→ **The input**
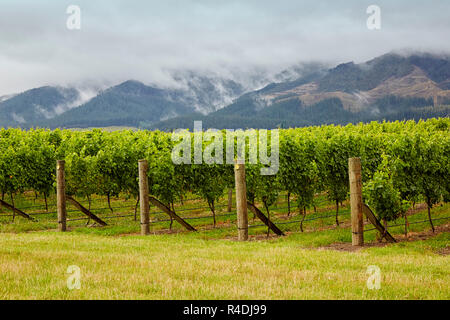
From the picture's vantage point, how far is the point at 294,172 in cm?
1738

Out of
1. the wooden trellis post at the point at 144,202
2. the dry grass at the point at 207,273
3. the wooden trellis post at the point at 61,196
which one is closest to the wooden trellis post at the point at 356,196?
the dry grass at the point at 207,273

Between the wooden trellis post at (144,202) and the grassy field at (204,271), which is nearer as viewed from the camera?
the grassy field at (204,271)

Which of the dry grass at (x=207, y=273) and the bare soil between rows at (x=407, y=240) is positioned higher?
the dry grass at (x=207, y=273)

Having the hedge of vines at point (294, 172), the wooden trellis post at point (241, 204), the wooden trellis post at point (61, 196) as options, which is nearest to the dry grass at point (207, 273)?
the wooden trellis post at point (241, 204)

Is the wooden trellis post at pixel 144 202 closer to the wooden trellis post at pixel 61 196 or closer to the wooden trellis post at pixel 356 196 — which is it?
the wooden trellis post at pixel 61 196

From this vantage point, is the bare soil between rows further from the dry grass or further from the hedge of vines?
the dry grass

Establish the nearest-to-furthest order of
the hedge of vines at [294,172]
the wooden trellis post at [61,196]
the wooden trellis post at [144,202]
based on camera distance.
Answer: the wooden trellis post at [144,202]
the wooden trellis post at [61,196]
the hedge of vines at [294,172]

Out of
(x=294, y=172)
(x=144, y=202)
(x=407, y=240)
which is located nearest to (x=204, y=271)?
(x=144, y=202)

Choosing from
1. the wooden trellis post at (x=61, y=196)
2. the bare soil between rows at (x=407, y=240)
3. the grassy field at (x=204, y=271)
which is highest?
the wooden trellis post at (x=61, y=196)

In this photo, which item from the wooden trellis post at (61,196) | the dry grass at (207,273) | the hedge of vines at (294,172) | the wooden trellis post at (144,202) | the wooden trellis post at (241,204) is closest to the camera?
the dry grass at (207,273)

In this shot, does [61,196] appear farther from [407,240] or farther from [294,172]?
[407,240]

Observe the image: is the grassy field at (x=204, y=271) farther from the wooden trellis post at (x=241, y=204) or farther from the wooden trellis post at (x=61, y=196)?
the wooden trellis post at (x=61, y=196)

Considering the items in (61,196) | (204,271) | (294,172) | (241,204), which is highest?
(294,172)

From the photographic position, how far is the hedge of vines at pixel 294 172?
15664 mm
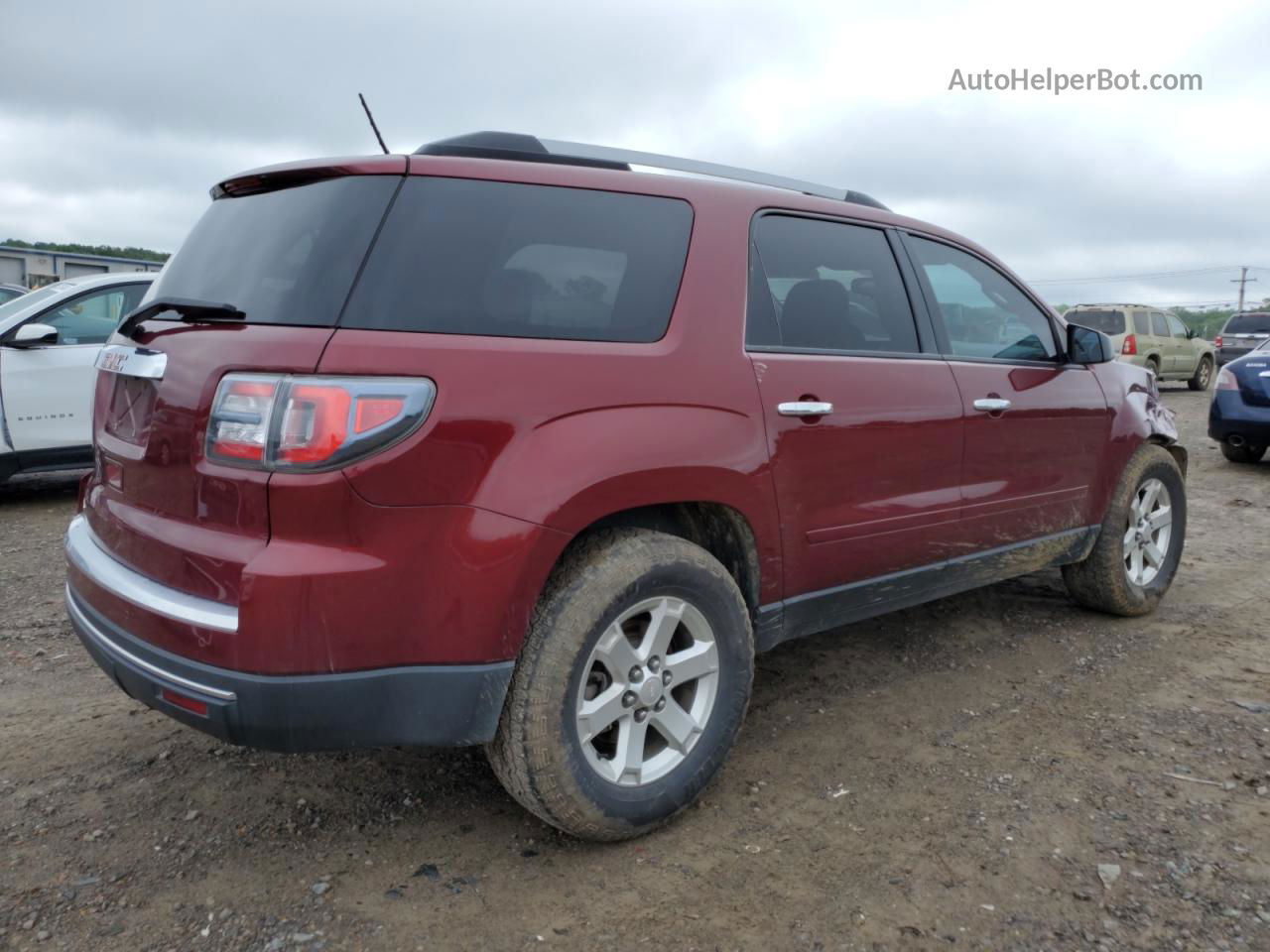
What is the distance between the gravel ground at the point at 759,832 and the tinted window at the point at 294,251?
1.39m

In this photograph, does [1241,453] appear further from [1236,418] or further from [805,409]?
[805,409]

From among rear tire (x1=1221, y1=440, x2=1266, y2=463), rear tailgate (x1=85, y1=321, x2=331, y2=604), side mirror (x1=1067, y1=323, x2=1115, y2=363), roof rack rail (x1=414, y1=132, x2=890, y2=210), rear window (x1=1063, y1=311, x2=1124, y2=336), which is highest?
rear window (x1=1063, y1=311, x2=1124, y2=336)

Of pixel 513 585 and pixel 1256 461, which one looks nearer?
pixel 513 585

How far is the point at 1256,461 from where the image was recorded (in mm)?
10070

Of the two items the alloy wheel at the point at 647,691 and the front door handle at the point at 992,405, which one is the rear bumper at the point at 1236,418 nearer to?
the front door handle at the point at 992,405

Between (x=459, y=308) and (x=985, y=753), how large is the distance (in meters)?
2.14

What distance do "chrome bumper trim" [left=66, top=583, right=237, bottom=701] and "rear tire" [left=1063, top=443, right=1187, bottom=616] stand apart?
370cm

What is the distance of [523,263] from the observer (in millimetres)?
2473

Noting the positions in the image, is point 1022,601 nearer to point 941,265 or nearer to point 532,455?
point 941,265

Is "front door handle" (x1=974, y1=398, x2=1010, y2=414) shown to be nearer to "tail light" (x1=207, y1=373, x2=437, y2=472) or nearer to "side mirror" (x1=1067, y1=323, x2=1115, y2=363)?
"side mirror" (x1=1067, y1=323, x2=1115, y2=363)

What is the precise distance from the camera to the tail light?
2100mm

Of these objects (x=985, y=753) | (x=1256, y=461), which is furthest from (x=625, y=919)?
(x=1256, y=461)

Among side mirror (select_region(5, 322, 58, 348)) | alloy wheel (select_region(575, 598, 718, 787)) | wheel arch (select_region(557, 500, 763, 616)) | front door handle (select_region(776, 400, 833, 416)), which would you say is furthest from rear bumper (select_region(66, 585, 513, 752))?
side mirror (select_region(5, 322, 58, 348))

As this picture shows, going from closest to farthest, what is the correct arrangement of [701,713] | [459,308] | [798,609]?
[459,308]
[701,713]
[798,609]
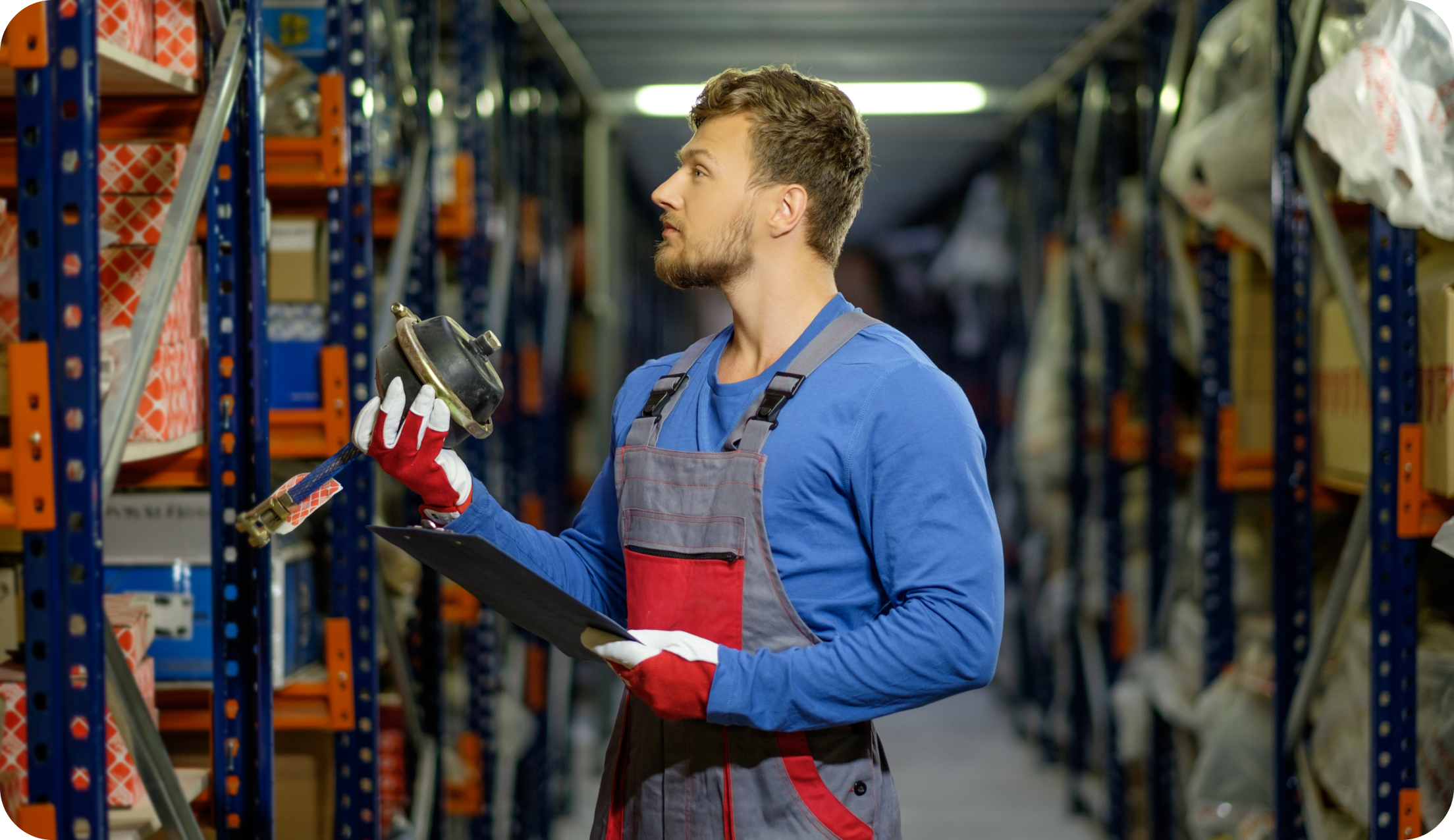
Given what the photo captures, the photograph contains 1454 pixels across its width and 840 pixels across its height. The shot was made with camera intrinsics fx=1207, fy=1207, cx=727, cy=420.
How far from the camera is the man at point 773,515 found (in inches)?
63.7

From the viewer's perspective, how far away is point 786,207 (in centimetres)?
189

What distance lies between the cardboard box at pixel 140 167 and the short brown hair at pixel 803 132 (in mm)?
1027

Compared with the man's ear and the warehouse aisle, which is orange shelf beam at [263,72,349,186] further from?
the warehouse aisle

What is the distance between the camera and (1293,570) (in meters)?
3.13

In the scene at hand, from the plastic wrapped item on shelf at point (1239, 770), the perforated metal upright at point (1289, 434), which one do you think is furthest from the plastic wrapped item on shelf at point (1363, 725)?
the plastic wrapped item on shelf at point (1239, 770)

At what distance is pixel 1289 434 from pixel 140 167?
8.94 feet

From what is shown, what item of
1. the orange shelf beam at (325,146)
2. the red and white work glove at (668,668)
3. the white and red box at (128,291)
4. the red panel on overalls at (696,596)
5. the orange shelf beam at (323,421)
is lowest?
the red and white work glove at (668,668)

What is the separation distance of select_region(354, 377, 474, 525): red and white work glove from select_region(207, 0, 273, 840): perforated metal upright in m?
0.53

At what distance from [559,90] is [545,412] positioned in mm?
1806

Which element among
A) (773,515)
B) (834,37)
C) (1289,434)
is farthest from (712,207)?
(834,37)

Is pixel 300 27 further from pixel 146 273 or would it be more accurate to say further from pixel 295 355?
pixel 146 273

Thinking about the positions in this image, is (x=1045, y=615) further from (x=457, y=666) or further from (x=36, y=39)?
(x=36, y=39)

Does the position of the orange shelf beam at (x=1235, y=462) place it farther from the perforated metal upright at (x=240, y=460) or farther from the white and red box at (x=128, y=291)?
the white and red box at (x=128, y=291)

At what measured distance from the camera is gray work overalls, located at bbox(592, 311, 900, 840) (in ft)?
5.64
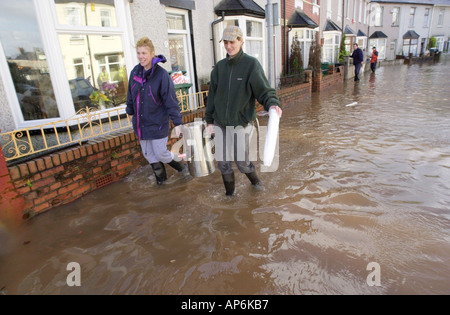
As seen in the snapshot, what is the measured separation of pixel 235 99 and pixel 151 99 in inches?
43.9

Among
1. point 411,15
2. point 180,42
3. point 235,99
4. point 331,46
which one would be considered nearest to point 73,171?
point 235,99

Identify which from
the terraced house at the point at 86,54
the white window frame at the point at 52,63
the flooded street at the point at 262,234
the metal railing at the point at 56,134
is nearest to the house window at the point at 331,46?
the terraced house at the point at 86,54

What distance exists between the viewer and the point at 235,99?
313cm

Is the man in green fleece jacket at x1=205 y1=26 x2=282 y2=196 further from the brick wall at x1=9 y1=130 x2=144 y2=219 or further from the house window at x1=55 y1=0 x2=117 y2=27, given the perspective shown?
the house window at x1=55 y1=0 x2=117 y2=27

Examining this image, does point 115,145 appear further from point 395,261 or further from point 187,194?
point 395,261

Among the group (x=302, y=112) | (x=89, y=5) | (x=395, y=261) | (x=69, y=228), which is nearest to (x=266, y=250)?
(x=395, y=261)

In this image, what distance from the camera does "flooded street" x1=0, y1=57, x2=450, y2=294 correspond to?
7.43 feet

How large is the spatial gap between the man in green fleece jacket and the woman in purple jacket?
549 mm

→ **Direction**
Leave out the pictures and copy everything else in the records word for word.

→ **Task response**
From the picture's vantage point, how far is the point at 294,172 in cm?
1738

Out of
1. the wooden trellis post at the point at 144,202
2. the dry grass at the point at 207,273
3. the wooden trellis post at the point at 61,196
which one is closest to the wooden trellis post at the point at 356,196?
the dry grass at the point at 207,273

Between the wooden trellis post at (144,202) and the grassy field at (204,271), which is nearer as viewed from the camera?
the grassy field at (204,271)

Which of the dry grass at (x=207, y=273) and the bare soil between rows at (x=407, y=240) is positioned higher?
the dry grass at (x=207, y=273)

Having the hedge of vines at point (294, 172), the wooden trellis post at point (241, 204), the wooden trellis post at point (61, 196) as options, which is nearest to the dry grass at point (207, 273)?
the wooden trellis post at point (241, 204)

Is the wooden trellis post at pixel 144 202 closer to the wooden trellis post at pixel 61 196 or closer to the wooden trellis post at pixel 356 196 — which is it?
the wooden trellis post at pixel 61 196

From this vantage point, is the bare soil between rows further from the dry grass or further from the hedge of vines?
the dry grass

Establish the nearest-to-furthest order of
the hedge of vines at [294,172]
the wooden trellis post at [61,196]
the wooden trellis post at [144,202]
based on camera distance.
Answer: the wooden trellis post at [144,202]
the wooden trellis post at [61,196]
the hedge of vines at [294,172]

Out of
(x=294, y=172)
(x=144, y=202)
(x=407, y=240)
which is located nearest to (x=204, y=271)?
(x=144, y=202)

Choosing from
1. the wooden trellis post at (x=61, y=196)
2. the bare soil between rows at (x=407, y=240)
3. the grassy field at (x=204, y=271)
which is highest?
the wooden trellis post at (x=61, y=196)

In this photo, which item from the wooden trellis post at (61,196) | the dry grass at (207,273) | the hedge of vines at (294,172) | the wooden trellis post at (144,202) | the wooden trellis post at (241,204) is closest to the camera?
the dry grass at (207,273)

In this shot, does [61,196] appear farther from [407,240] or farther from [294,172]?
[407,240]

Observe the image: is the grassy field at (x=204, y=271) farther from the wooden trellis post at (x=241, y=204) or farther from the wooden trellis post at (x=61, y=196)?
the wooden trellis post at (x=61, y=196)

Considering the items in (61,196) | (204,271) | (294,172) | (241,204), which is highest?
(294,172)

From the photographic position, how far is the hedge of vines at pixel 294 172?
15664 mm
What is the distance between the gravel ground at the point at 759,832 and the tinted window at the point at 294,251?
1.39m

In this photograph, does [1241,453] appear further from [1236,418] or further from [805,409]?
[805,409]

From among rear tire (x1=1221, y1=440, x2=1266, y2=463), rear tailgate (x1=85, y1=321, x2=331, y2=604), side mirror (x1=1067, y1=323, x2=1115, y2=363), roof rack rail (x1=414, y1=132, x2=890, y2=210), rear window (x1=1063, y1=311, x2=1124, y2=336), which is highest?
rear window (x1=1063, y1=311, x2=1124, y2=336)

Of pixel 513 585 and pixel 1256 461, which one looks nearer?
pixel 513 585

How far is the point at 1256,461 from where the image was recorded (in mm)?
10070

Of the two items the alloy wheel at the point at 647,691 and the front door handle at the point at 992,405, which one is the rear bumper at the point at 1236,418 nearer to?
the front door handle at the point at 992,405

Between (x=459, y=308) and (x=985, y=753), how large is the distance (in meters)?
2.14

What distance do "chrome bumper trim" [left=66, top=583, right=237, bottom=701] and "rear tire" [left=1063, top=443, right=1187, bottom=616] stand apart?
370cm

What is the distance of [523,263] from the observer (in millimetres)?
2473

Noting the positions in the image, is point 1022,601 nearer to point 941,265 or nearer to point 532,455?
point 941,265

Is "front door handle" (x1=974, y1=398, x2=1010, y2=414) shown to be nearer to "tail light" (x1=207, y1=373, x2=437, y2=472) or nearer to "side mirror" (x1=1067, y1=323, x2=1115, y2=363)?
"side mirror" (x1=1067, y1=323, x2=1115, y2=363)

What is the precise distance from the camera to the tail light?
2100mm

Of these objects (x=985, y=753) | (x=1256, y=461), which is furthest from (x=625, y=919)?
(x=1256, y=461)

Among side mirror (select_region(5, 322, 58, 348)) | alloy wheel (select_region(575, 598, 718, 787)) | wheel arch (select_region(557, 500, 763, 616)) | front door handle (select_region(776, 400, 833, 416)), which would you say is furthest from rear bumper (select_region(66, 585, 513, 752))?
side mirror (select_region(5, 322, 58, 348))

As this picture shows, going from closest to farthest, what is the correct arrangement of [701,713] | [459,308] | [798,609]?
[459,308]
[701,713]
[798,609]
Given what the photo captures, the photograph contains 1454 pixels across its width and 840 pixels across its height. The shot was made with camera intrinsics fx=1207, fy=1207, cx=727, cy=420.
How far from the camera is the man at point 773,515 found (in inches)?
63.7

From the viewer's perspective, how far away is point 786,207 (in centimetres)?
189

What distance lies between the cardboard box at pixel 140 167 and the short brown hair at pixel 803 132 (in mm)?
1027

Compared with the man's ear and the warehouse aisle, which is orange shelf beam at [263,72,349,186] further from?
the warehouse aisle

What is the distance between the camera and (1293,570) (in meters)?
3.13

In the scene at hand, from the plastic wrapped item on shelf at point (1239, 770), the perforated metal upright at point (1289, 434), which one do you think is furthest from the plastic wrapped item on shelf at point (1363, 725)?
the plastic wrapped item on shelf at point (1239, 770)

At what distance is pixel 1289 434 from pixel 140 167?
8.94 feet

From what is shown, what item of
1. the orange shelf beam at (325,146)
2. the red and white work glove at (668,668)
3. the white and red box at (128,291)
4. the red panel on overalls at (696,596)
5. the orange shelf beam at (323,421)
is lowest?
the red and white work glove at (668,668)

What is the separation distance of select_region(354, 377, 474, 525): red and white work glove from select_region(207, 0, 273, 840): perforated metal upright in m?
0.53

At what distance from [559,90] is [545,412] positioned in mm?
1806

Which element among
A) (773,515)
B) (834,37)
C) (1289,434)
is farthest from (712,207)?
(834,37)

Is pixel 300 27 further from pixel 146 273 or would it be more accurate to say further from pixel 295 355?
pixel 146 273

Thinking about the positions in this image, is (x=1045, y=615) further from (x=457, y=666) or further from (x=36, y=39)?
(x=36, y=39)

Does the position of the orange shelf beam at (x=1235, y=462) place it farther from the perforated metal upright at (x=240, y=460) or farther from the white and red box at (x=128, y=291)?
the white and red box at (x=128, y=291)

At what measured distance from the camera is gray work overalls, located at bbox(592, 311, 900, 840) (in ft)?
5.64
As seen in the snapshot, what is the measured separation of pixel 235 99 and pixel 151 99 in inches?
43.9

Among
1. point 411,15
2. point 180,42
3. point 235,99
4. point 331,46
which one would be considered nearest to point 73,171?
point 235,99

Identify which from
the terraced house at the point at 86,54
the white window frame at the point at 52,63
the flooded street at the point at 262,234
the metal railing at the point at 56,134
is nearest to the house window at the point at 331,46?
the terraced house at the point at 86,54

What distance exists between the viewer and the point at 235,99?
313cm

Is the man in green fleece jacket at x1=205 y1=26 x2=282 y2=196 further from the brick wall at x1=9 y1=130 x2=144 y2=219 or further from the house window at x1=55 y1=0 x2=117 y2=27, given the perspective shown?
the house window at x1=55 y1=0 x2=117 y2=27

Examining this image, does point 115,145 appear further from point 395,261 or further from point 187,194?
point 395,261

Among the group (x=302, y=112) | (x=89, y=5) | (x=395, y=261) | (x=69, y=228), which is nearest to (x=266, y=250)?
(x=395, y=261)

In this image, what distance from the camera does "flooded street" x1=0, y1=57, x2=450, y2=294 correspond to?
7.43 feet

How large is the spatial gap between the man in green fleece jacket and the woman in purple jacket?
549 mm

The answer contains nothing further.